**Quoted passage**

Anachronisms that persist

I don’t know f it’s universal, but I also still “rewind” videos or music tracks, may they be files in a media player or tracks on CDs/DVDs/Blu-Rays.

I also often say that I “put on a record” if I add an album to my queue in a streaming app/website.

The terminology for the email “in box” and “out box” dates back to small physical boxes that sat on work desktops, for incoming and outgoing paper memos.

Not being snarky, just genuinely curious: what do you mean by “rewinding” a CD/DVD/Blu-Ray? Do you mean if you replay them you just call it “rewinding”?

I use it when I click the, well, rewind button (<<) (that’s still the same symbol as it was on tape recorders and cassette players) to skip back in a song or video.

Ah, ok, got it.

I have that. But my assistant stopped putting things in it or taking things out years ago. I just looked, my inbox still has papers there from 2015. My outbox is empty though.

I’ve occasionally heard people use “videoing” for this. Somehow that sounds more awkward than the anachronistic term “filming.”

How about just ‘recording’? At one time that might have been thought of as only recording audio, but I think these days the default is video.

I still refer to a collection of songs that were released at the same time by a band or musician under a collective title as an ‘album’.

I don’t know if that’s an anachronism though-- the word ‘album’ may evoke a plastic grooved spinning disk for some people, but there are other types of albums, such as a photo album, so I think album may in general apply to a somehow related collection of similar things.

Let’s see…from Merriam-Webster:

Definition of album

1a : a book with blank pages used for making a collection (as of autographs, stamps, coins, or photographs)

b : a cardboard container for a phonograph record : JACKET

c : one or more recordings (as on tape or disc) produced as a single unita 2-CD album

2 : a collection usually in book form of literary selections, musical compositions, or pictures : ANTHOLOGY

I seem to remember that “album” for a collection of songs came from the shellac days, when a collection of more than the usual two songs on two sides of a shellac 7 inch was released on multiple discs in a box as an album.

I doubt steamroller is a British-ism, as in German they are called Dampfwalzen, Dampf being steam and Walze being a roller (also called a roller compactor or a road roller, Wikipedia explains). Spanish is more to the point: aplanadora, that is, flattener.

**Records from a data collection**
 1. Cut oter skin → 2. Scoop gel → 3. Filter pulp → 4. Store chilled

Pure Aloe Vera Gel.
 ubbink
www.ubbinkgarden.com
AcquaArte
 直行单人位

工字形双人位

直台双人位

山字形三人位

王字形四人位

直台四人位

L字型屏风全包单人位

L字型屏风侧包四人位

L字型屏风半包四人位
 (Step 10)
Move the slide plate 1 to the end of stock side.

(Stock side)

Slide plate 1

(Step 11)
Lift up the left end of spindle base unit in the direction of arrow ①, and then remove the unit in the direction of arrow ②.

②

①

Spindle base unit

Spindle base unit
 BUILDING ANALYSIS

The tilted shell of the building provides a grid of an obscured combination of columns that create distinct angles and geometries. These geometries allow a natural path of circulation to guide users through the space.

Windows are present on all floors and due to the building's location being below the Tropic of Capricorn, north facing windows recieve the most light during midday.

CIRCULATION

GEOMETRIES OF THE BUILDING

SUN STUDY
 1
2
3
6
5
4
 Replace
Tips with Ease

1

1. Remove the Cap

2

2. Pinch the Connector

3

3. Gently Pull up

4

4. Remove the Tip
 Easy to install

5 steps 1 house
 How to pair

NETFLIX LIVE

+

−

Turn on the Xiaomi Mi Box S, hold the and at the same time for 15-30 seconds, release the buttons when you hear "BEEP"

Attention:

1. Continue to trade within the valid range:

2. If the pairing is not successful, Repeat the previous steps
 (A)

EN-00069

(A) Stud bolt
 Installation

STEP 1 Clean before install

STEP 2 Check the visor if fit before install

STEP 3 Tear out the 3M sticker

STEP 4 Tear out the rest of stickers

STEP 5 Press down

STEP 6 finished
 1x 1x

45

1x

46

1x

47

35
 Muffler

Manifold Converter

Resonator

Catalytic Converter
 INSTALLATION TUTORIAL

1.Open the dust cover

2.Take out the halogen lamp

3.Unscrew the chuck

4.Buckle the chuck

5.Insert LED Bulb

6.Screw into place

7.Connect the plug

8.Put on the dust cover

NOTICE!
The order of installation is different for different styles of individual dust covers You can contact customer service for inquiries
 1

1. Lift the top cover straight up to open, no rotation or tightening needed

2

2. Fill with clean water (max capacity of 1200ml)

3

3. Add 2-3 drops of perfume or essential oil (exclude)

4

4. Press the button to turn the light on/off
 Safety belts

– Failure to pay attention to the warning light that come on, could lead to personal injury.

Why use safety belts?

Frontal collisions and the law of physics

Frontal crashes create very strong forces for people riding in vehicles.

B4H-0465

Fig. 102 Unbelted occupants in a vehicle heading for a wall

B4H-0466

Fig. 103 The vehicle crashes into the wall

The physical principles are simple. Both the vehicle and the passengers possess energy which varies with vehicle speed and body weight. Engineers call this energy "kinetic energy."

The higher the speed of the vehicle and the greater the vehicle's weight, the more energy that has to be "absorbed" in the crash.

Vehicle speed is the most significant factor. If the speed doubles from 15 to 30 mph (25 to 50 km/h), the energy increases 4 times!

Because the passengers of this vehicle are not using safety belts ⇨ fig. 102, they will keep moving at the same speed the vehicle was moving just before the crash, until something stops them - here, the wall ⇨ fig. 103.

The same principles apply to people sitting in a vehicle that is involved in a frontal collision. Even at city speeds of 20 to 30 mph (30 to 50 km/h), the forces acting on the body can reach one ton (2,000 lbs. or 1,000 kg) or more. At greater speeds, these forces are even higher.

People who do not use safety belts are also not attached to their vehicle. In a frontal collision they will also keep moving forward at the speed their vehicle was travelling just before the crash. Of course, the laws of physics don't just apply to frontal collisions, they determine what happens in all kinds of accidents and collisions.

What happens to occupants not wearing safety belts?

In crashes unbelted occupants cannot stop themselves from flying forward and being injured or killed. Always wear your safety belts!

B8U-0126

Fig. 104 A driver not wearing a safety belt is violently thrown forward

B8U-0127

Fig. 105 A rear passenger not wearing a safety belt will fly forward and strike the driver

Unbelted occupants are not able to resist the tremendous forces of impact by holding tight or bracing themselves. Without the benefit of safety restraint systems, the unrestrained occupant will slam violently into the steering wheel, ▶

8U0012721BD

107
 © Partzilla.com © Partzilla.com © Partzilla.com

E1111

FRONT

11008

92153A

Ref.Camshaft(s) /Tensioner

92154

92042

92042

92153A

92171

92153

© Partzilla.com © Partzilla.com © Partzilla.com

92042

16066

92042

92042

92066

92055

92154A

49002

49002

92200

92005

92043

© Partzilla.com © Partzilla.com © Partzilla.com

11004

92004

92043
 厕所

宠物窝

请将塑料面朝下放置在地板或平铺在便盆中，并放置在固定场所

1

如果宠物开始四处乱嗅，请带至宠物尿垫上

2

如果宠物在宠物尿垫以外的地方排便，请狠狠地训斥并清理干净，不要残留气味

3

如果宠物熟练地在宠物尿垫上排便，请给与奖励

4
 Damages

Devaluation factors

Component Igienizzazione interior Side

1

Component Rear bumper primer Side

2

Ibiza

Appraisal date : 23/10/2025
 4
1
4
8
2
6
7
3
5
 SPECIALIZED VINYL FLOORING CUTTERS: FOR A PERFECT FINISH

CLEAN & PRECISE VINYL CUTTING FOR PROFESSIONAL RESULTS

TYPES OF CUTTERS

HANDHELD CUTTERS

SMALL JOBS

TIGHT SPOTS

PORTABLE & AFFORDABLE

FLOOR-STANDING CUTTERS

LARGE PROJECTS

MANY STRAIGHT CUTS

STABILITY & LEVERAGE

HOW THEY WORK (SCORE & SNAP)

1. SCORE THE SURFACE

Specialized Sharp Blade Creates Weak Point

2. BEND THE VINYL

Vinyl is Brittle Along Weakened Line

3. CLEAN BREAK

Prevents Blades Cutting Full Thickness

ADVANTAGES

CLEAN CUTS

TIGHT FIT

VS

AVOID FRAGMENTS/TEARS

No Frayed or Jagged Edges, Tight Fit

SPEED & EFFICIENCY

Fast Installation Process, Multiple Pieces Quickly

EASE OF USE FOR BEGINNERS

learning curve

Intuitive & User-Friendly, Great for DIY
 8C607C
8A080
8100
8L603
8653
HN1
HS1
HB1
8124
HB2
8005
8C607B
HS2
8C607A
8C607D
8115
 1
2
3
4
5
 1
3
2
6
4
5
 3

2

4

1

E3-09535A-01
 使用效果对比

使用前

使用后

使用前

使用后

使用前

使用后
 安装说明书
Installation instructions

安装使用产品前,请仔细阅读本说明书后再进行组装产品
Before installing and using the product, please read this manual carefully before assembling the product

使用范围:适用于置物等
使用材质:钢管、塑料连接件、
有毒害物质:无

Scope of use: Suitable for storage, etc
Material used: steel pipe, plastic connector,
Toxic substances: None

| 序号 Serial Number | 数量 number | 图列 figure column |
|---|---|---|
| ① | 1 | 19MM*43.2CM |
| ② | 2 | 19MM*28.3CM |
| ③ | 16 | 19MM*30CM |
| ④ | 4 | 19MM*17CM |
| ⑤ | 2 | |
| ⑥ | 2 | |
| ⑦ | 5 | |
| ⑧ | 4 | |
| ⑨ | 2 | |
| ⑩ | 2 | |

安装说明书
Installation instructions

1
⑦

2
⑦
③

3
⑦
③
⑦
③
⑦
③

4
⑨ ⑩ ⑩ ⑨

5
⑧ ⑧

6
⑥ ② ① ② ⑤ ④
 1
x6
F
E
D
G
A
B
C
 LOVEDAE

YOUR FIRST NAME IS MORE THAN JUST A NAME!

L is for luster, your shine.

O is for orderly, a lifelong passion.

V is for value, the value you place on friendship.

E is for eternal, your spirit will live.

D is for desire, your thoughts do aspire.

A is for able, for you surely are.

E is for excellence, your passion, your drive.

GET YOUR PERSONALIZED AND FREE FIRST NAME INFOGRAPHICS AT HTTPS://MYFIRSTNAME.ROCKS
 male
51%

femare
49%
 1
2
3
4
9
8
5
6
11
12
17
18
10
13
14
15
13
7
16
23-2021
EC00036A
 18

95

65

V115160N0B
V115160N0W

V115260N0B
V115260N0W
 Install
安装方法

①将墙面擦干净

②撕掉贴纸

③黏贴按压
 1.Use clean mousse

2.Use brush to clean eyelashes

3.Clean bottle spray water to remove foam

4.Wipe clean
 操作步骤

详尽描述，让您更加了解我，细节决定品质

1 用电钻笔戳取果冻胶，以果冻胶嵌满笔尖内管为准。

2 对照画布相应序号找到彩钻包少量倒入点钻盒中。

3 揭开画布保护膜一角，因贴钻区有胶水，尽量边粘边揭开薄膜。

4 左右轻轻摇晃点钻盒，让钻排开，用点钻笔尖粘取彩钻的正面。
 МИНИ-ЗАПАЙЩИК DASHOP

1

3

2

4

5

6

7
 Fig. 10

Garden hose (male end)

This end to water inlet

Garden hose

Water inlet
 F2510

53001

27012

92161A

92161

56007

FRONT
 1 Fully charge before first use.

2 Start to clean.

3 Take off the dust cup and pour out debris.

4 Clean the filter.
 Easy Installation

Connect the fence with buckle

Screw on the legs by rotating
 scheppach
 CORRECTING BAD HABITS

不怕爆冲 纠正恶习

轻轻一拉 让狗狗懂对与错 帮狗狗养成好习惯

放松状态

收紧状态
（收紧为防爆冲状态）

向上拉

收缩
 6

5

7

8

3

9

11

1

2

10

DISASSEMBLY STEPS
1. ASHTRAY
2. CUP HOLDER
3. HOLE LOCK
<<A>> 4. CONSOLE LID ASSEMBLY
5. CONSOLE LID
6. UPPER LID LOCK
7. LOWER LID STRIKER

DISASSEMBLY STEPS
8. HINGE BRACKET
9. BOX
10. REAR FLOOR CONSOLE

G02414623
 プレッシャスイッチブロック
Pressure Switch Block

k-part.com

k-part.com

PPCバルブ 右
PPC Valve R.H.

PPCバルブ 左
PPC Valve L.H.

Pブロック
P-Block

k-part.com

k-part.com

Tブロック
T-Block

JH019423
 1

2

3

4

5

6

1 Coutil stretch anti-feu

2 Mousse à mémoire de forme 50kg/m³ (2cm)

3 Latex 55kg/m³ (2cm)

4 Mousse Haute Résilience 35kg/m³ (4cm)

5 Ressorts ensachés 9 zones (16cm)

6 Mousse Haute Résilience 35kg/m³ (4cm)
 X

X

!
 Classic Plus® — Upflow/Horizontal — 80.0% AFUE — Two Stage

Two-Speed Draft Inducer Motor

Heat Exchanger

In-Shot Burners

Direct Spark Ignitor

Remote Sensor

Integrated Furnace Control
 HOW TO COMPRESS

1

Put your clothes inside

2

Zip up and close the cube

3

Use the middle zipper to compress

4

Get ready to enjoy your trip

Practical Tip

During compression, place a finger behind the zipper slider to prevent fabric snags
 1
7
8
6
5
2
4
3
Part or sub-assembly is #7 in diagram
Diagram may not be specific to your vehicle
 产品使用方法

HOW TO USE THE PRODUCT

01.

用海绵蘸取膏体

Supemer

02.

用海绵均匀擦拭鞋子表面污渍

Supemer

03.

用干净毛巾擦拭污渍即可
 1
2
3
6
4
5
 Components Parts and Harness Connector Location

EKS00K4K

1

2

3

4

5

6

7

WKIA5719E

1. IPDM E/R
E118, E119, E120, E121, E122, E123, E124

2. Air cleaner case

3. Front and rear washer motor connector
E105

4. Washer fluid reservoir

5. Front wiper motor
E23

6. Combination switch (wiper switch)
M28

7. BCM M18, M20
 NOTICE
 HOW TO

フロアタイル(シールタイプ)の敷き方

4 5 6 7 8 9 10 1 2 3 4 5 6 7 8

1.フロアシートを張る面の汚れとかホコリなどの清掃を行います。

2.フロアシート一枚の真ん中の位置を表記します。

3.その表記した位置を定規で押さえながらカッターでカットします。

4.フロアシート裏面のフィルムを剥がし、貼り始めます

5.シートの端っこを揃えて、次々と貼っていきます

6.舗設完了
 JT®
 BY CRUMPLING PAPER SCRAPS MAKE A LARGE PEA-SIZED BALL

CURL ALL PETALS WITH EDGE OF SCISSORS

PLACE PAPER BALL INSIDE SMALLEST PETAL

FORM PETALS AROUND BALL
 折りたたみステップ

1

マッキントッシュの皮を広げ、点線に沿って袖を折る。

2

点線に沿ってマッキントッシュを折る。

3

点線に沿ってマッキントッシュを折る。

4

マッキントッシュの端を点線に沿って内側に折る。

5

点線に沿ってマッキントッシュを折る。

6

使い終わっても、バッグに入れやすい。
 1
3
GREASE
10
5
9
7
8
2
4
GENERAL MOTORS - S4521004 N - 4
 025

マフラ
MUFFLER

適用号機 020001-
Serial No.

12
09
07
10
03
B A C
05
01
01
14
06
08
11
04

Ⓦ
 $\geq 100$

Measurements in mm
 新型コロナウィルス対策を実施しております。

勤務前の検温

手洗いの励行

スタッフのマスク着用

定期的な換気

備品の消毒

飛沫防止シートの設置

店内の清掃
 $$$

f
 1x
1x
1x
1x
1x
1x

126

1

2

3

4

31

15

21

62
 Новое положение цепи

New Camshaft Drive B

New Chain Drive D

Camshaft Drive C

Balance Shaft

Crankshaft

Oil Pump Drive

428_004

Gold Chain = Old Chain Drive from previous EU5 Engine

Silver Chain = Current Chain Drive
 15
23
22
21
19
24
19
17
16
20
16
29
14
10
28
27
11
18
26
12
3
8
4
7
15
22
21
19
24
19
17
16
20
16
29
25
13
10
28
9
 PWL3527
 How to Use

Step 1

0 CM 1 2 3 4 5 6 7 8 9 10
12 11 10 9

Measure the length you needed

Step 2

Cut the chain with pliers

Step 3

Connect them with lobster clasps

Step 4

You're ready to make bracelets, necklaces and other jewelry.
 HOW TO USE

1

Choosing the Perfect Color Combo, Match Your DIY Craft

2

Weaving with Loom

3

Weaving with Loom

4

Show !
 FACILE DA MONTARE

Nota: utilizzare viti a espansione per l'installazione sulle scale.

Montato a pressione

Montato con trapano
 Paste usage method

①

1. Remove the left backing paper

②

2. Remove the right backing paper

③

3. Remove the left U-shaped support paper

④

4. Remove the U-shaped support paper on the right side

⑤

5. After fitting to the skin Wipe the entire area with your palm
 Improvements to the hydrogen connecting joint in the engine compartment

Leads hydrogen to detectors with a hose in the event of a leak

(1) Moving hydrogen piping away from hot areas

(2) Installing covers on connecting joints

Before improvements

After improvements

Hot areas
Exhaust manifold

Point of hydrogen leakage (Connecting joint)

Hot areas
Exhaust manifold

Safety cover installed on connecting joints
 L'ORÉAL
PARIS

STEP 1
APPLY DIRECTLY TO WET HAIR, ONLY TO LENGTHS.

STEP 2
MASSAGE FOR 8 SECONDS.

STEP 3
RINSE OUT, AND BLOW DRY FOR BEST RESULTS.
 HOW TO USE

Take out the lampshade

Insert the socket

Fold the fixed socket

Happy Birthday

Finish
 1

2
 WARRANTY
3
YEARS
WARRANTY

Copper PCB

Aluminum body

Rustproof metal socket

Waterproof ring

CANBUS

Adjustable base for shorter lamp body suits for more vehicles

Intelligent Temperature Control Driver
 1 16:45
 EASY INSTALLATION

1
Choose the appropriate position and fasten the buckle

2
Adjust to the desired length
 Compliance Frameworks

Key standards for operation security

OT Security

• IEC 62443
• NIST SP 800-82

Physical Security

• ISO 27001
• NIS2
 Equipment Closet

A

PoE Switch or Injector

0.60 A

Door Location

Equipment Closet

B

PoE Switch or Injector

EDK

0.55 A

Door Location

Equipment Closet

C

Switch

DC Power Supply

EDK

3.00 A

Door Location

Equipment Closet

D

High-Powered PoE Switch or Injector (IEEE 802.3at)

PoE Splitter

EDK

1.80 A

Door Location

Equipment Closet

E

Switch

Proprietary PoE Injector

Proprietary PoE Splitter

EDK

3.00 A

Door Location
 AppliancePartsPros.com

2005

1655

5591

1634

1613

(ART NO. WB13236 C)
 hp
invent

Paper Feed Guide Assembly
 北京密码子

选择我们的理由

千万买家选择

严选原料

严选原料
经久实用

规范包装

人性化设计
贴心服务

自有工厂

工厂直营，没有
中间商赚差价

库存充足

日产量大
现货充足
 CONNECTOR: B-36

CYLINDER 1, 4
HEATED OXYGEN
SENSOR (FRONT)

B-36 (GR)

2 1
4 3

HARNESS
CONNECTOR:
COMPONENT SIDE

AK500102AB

**Exercise**
Could you carry on the discussion about anachronisms that persist, starting right after its last post?

**Exercise answer**
Or apisonadora, which seems more difficult to translate literally

I’m not familiar with either of those, and I’m quite old enough to remember the cranks and how annoying they were, especially at a tollbooth [those are going away too!] on a rainy day.

Anyway, my gesture is to hold my hand out flat and horizontal, palm facing down, and slowly move it downward.

As to “rolling down” car windows, I find lowering my window and leaning out towards whoever I want to speak to gets the message across just fine.

IANA Spanish speaker much.

AIUI, Pista is more or less “road”. So is this perhaps a “road maker” or “road making machine”?

By analogy in English we have the term “road grader” for a machine that planes and slopes dirt. it’s used for lots more tasks than making roadbeds, but still has the “road” burned into the colloquial name. I hear the the pros call them just “graders”.


As to “steamroller” in English I hear and use “pavement roller” or “asphalt roller” nowadays. I don’t think I’d say “steamroller” as a first choice unless I just wasn’t thinking.

No, I believe pista is the wrong ethymology here, apisonadora rather stems from either piso or pisar, piso being ground (like the one you stand on, then it would be a grounder) and pisar being the verb to step on (so a stepper? Does not sound snappy to me).

I’m reminded of an exchange I heard on a morning radio program here in Chicago, probably a couple of decades ago, now. The DJs were talking to a listener who had called in, and when they asked him what he did for a living, he said (in a classic Chicago accent), “I drive da schmoodah.” This, of course, led the DJs to ask, “What’s a ‘schmoodah’?” “Ya know, when dey put down new ashphalt (sic), I drive da machine dat schmoods out da ashphalt. Da schmoodah!”

According to wikipedia, the earliest use of “record album” referred to a bound collection of empty record sleeves, that you could use to store your 78s. In the 1930s they began issuing collections of 78s by a single performer, or in a particular type of music, in these kind of albums. I quote: “Most albums included three or four records, with two sides each, making six or eight compositions per album.”

A collection of songs on a single disc being called an “album” evolved from that.

Thanks for the correction. As I said, my Spanish is long long ago and not real big even back then.

Some machines used to put the finishing touches on the face of materials are generically called “surfacers”. Maybe the machine is smoothing (or texturing) something goopy like concrete or plaster. Or maybe it’s grinding something down like glass or metal or wood to a certain flatness and controlled thickness.

Perhaps “surfacer” is the conceptual equivalent in English. The apisonadora is a machine that stomps heavily on the ground to make it a usable surface. The useful outcome being the result of its “footprint” smooshing the ground to the desired shape.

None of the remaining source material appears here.